Skyla, I am so sorry you went through that  At least you know who he is, and that you are not missing anything 

You know, after thinking about it last night, I do have FULL custody lol He just has visitation rights under my discretion. It's been a very VERY long time since I've had to think about the custody thing, it happened so many years ago and I've had no reason to think about it until now. The papers are filed away so deeply, I don't even know where to look for them! Sad I know. I may contact the court house today and see if I can get another copy, beats dragging all my papers/binders out.
I know when I got divorced & filed for custody, I made sure I had full control of all decisions for her.

I've told her a lot about the past, and about things I have heard lately <all reliable sources, not hearsay type of stuff - a lot from the county attorney's office>. 
When he first started contacting her I checked his page to see what he was saying, and I saw a post from his ex girlfriend about the 2 girls being taken away, so when the county attorney said he had a warrant out for his arrest from that county, I gathered it was because he was not taking care of the kids/child support.

I won't lie to my daughter about him. He's had so many chances to get it right, and just won't do the right thing.

The only things I've ever asked of him after he kept disappearing was:
1. keep the child support payments up/stay out of trouble with the law
2. keep a job for at least 6 months at a time
3. keep an address for at least 6 months at a time

That's it. That's all I've ever asked. The last time I let him see her, and call her, etc. I went against the 3 things I asked above. I thought okay, he's with this other girl, has a kid, maybe now he is getting his act straight.
But guess not.

I just don't know what crazy thoughts he has in his head thinking he can just waltz into her life 5 years later as if he has any rights to do so? Makes me so mad all over again  
I know I shouldn't dwell on it, but still, it's so upsetting. She is an easily hurt child, and easily confused child. Again, she is 15, but her rate at understanding these things is much younger. She just doesn't understand a lot of things she is told, she doesn't understand how she should accept or deal with situations. So the waltzing in & out of her life affects her greatly. Thankfully she isn't anything like depressed, she's easy going and the only drama I have with her is sibling rivalries lol


----------



## kccjer (Jan 27, 2012)

Sounds like you are doing a fantastic job as a mom! There were times in my situation where it was hard for ME to understand what was going on, let alone kids understanding. As long as you know your case number, the court office will have no problem getting a copy of your papers. It will just take them a little longer to find it by name only. I like the idea of trading back support for signing the adoption papers...go for it.


----------



## Trickyroo (Sep 26, 2012)

____

> _Prompt A_:
Tally the lines of the records that contain the word "which" and reply with that number alone.
> _Prompt B_:
Write the next part of the forum thread on child custody, picking up right after its last line.

> _Material for the task_:
____

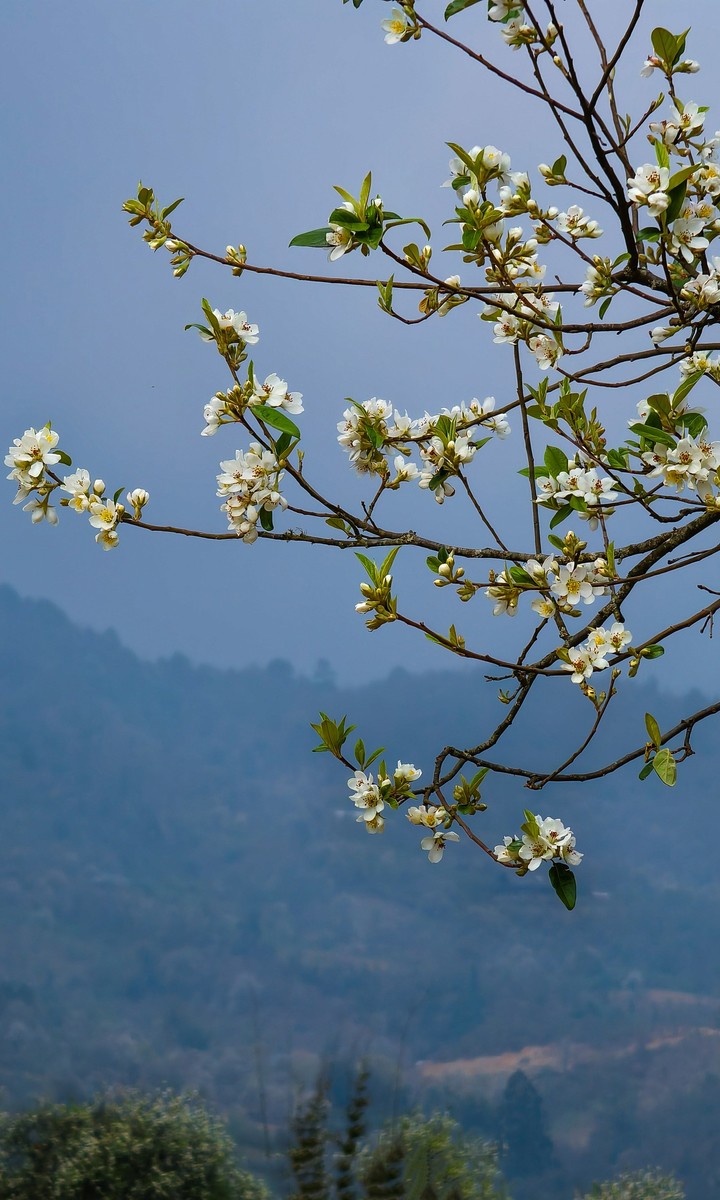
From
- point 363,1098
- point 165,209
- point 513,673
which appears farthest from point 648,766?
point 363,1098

____

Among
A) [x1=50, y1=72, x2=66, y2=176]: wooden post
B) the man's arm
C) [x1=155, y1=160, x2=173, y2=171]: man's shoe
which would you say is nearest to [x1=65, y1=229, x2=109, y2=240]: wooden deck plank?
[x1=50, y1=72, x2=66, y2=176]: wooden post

____

> _Response A_:
2

> _Response B_:
Candice , it helps to talk about it and get it off your chest.
I found out long ago that animal people ( us ) have a greater understanding of feelings and emotions. We have a better grip on things then most people in the world , lol. At least I keep telling myself that.
Yeah , I know , I'm certifiable  When you hear other peoples responses to situations you start to realize your opinions and feelings are the same. Your not alone either. If you didn't talk about it , you might not have known that  Since you have full custody of your daughter anyways , go after him for the money. Maybe once you start hounding him ( and be brutal ) he will back off and stop contacting her.
Once you figures out you will go after him tooth and nail every time he contacts her , he will stop. Prayers your daughter gets through this unscathed and rises above all the drama. I guess the sibling rivalry doesn't seem so bad  Next time they have a spat , step back and think , life is good


----------



## goatygirl (Feb 16, 2013)

This might just be a good learning experience for her. Knowing why you are keeping her away instead of her being mad, she knows who she does not want to be like or be around.


----------



## Chadwick (Jan 24, 2014)

On behalf of terrible guys I apologize, I never knew why guys do this! I grew up with seven step dads all of them could be the main character in your story! It has made me a very intentional and caring father and husband.

I am also ADHD and please do not consider it a learning disability! Never let your daughter hear anything but love come out of your mouth! ADHD kids do have a Peter Pan outlook, but a huge percentage have far above normal IQ. These years you are in are the hardest for ADHD she will get attacked from all angles, the best thing you can do is not be one of those angles. Give support and strength. When she learns to harness that energy into good and the crazy of puberty is over she will be bright and unstoppable! ADHD on the right path can be a very successful combo, get her something she loves to direct all that into, and eventually all will be good and you will see how strong this "problem" has made her.

Just my advice from being an extreme case and having made it to 34 yrs old! You can take it or leave it!


----------



## goatygirl (Feb 16, 2013)

Just my thought


----------



## goatygirl (Feb 16, 2013)

Chadwick said:


> On behalf of terrible guys I apologize, I never knew why guys do this! I grew up with seven step dads all of them could be the main character in your story! It has made me a very intentional and caring father and husband.
> 
> I am also ADHD and please do not consider it a learning disability! Never let your daughter hear anything but love come out of your mouth! ADHD kids do have a Peter Pan outlook, but a huge percentage have far above normal IQ. These years you are in are the hardest for ADHD she will get attacked from all angles, the best thing you can do is not be one of those angles. Give support and strength. When she learns to harness that energy into good and the crazy of puberty is over she will be bright and unstoppable! ADHD on the right path can be a very successful combo, get her something she loves to direct all that into, and eventually all will be good and you will see how strong this "problem" has made her.
> 
> Just my advice from being an extreme case and having made it to 34 yrs old! You can take it or leave it!


I agree. I've have ADD scene fourth grade, but I'm more mature than all the kids in my class. I think older then everyone in my class, but people don't understand that because I don't know how to tell them. I actually have friends that did not know I was 13 until I told them. That is like that with all my ADD and ADHD friends.


----------



## Chadwick (Jan 24, 2014)

I never got along with kids I was always happier talking to seniors I was a kid who would rather talk to your great grandfather than you!


----------



## goatygirl (Feb 16, 2013)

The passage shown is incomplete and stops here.